O cruzador USS Bunker Hill, da Marinha dos EUA, navega no Oceano Atlântico durante o exercício Southern Seas, em 4 de março de 2010 (Seaman Aaron Shelley/US Navy).

A análise fria dos gastos das Marinhas dos EUA e da China mostram que frota americana se torna a cada ano mais velha, mais cara e menor frente à sua principal concorrente.


Por uma década e meia, no período compreendido entre os anos de 2005 e 2020, o Departamento de Defesa dos Estados Unidos recebeu um orçamento cuja soma total alcança, em valores corrigidos para 2023, cerca de 14 TRILHÕES de dólares (dados do Banco Mundial).

Em percentual acumulado de Produto Interno Bruto (PIB), o contribuinte americano desembolsou o equivalente a 61,21% de um ano de sua economia nacional nesse período.

Isso significa que, em média, um cidadão americano que comece a trabalhar aos 18 anos de idade e se aposente aos 60, terá dedicado um ano e oito meses de sua vida para pagar guerras (nem todas vencidas), armas muitas vezes ineficientes e salários dos militares.


GRÁFICO 1: Gastos com defesa dos EUA entre 2005 e 2020.

TABELA 1: Gastos com defesa dos EUA entre 2005 e 2020.

Observada a tabela acima, constata-se que, entre 2005 e 2020, o orçamento de defesa americano aumentou cerca de 6,1% em valores corrigidos para 2023 (de US$ 852,15 bilhões para US$ 904,81), embora deva ser reconhecido a seu favor que o percentual em relação ao PIB tenha caído de 4,09 para 3,72%.

No entanto, diante dos custos, observemos os resultados: no período de tempo considerado nesta análise, a Marinha americana (USN, United States Navy) aumentou seu plantel de 291 para 296 navios (um delta de meras cinco unidades), conforme a figura abaixo:


TABELA 2: Número de tipos de navios da Marinha americana entre 2005 e 2020.

Antes que se levante a hipótese que nesse período a frota da USN foi renovada (isto é, muitos navios velhos desativados e substituídos por novos, deixando o saldo de acréscimo diminuto), adiantamos que a média de idade dos meios navais americanos cresceu durante esse período, conforme se constatará mais adiante neste artigo.

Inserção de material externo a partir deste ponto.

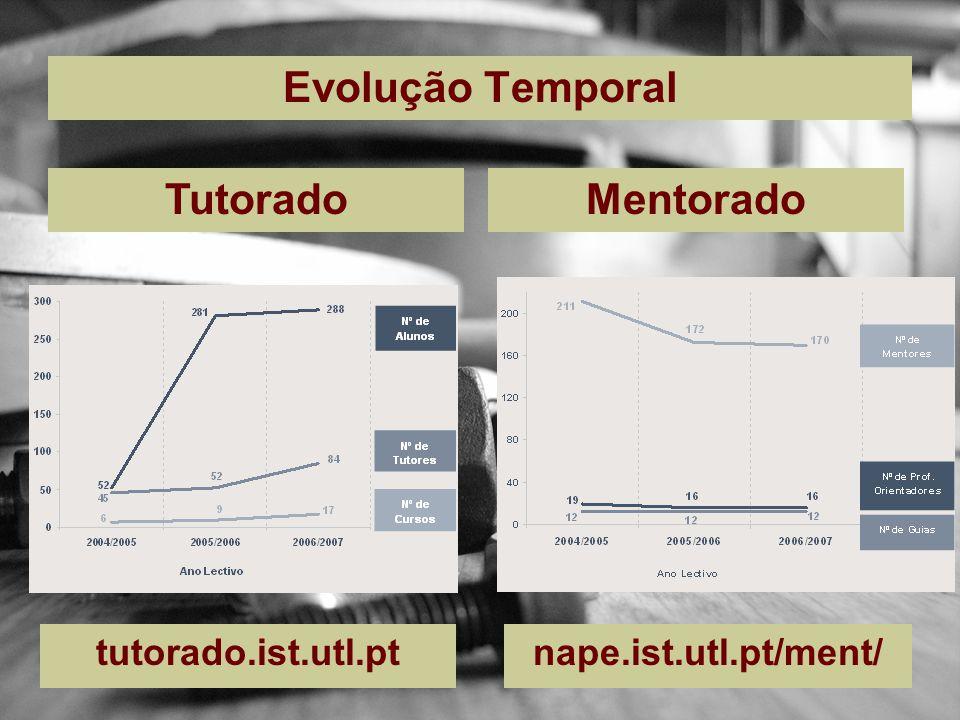 Evolução Temporal TutoradoMentorado tutorado.ist.utl.ptnape.ist.utl.pt/ment/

Logicamente, não se pode deixar de considerar o fato que, durante todo esse tempo, os EUA estiveram envolvidos nas malogradas, intermináveis e caras guerras do Iraque e do Afeganistão, que sangraram o contribuinte americano e drenaram preciosos recursos financeiros que poderiam ter sido mais bem aproveitados em prol da modernização das suas forças armadas, bem como no aumento na quantidade de seus meios operativos, como pode ser observado no Gráfico 2.

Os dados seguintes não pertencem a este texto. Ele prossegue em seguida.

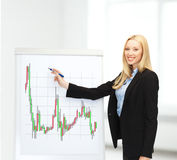 Businesswoman drawing forex chart on flipboard Stock Photo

GRÁFICO 2: Custos dos EUA na Guerra do Afeganistão entre 2001 e 2022.

No mesmo intervalo de tempo (2005/2020), a Marinha chinesa (PLAN, People’s Liberation Army Navy, a Marinha do Exército de Libertação Popular da China) aumentou sua frota de 216 para 333 navios, acrescentando, portanto, 117 meios navais. Para tal, gastou apenas o equivalente a 20% do total do orçamento americano (US$ 3 trilhões contra US$ 14 trilhões), comprometendo 28% do PIB chinês em total acumulado no período contra 61% dos EUA.

Comparados os gastos e resultados de ambos os países, constatamos que as discrepâncias na relação custo/benefício entre EUA e China são muito grandes.


TABELA 3: Gastos com defesa da China entre 2005 e 2020.

Um contribuinte americano mais atento e criterioso constatará facilmente que a conta não fecha, pois o governo de seu país gasta muito com defesa e entrega pouco. Mesmo que os números relativos aos gastos militares chineses não correspondam totalmente à realidade e tenham sido subfaturados, como defendem alguns analistas, fica difícil mascarar o “increase” de meios operativos das forças armadas chineses em contraponto ao crescimento anêmico da frota e o fracasso de muitos programas militares americanos.

A verdade é que Pentágono paga muito caro e recebe muito pouco em armas (e nem todas elas funcionam direito).

Dentre as principais causas do excessivo gasto americano, destacamos:

  • Salários e bonificações milionárias dos CEOs das principais fábricas de armas dos EUA;
  • Remuneração de acionistas da indústria bélica na forma de lucros e dividendos (Wall Street importa mais que os militares);
  • Pagamento de contribuição de campanhas eleitorais das empresas aos congressistas (um “seguro” que pode garantir apoio a novos projetos bilionários – na verdade, mera corrupção legalizada);
  • Aventuras financeiras bilionárias com projetos mirabolantes de eficácia duvidosa (as infames “wunderwaffe”), onde se parte para a escala sem validar o conceito, tendo como consequências nefastas a baixa disponibilidade operacional, falhas frequentes, acidentes muitas vezes fatais e, como não poderia deixar de ser, custoso (e vultoso) retrabalho;
  • Gastos com milhares de lobistas, que percorrem freneticamente os gabinetes do Congresso americano em busca de aprovação para projetos bilionários;
  • Investimento em programas caros, secretos e de resultados duvidosos como a operação “Timber Sycamore”, que armou insurgentes contra o regime de Bashar Assad na Síria, inclusive a Al Qaeda – Assad continua lá, mas o dinheiro do pagador de impostos americano sumiu.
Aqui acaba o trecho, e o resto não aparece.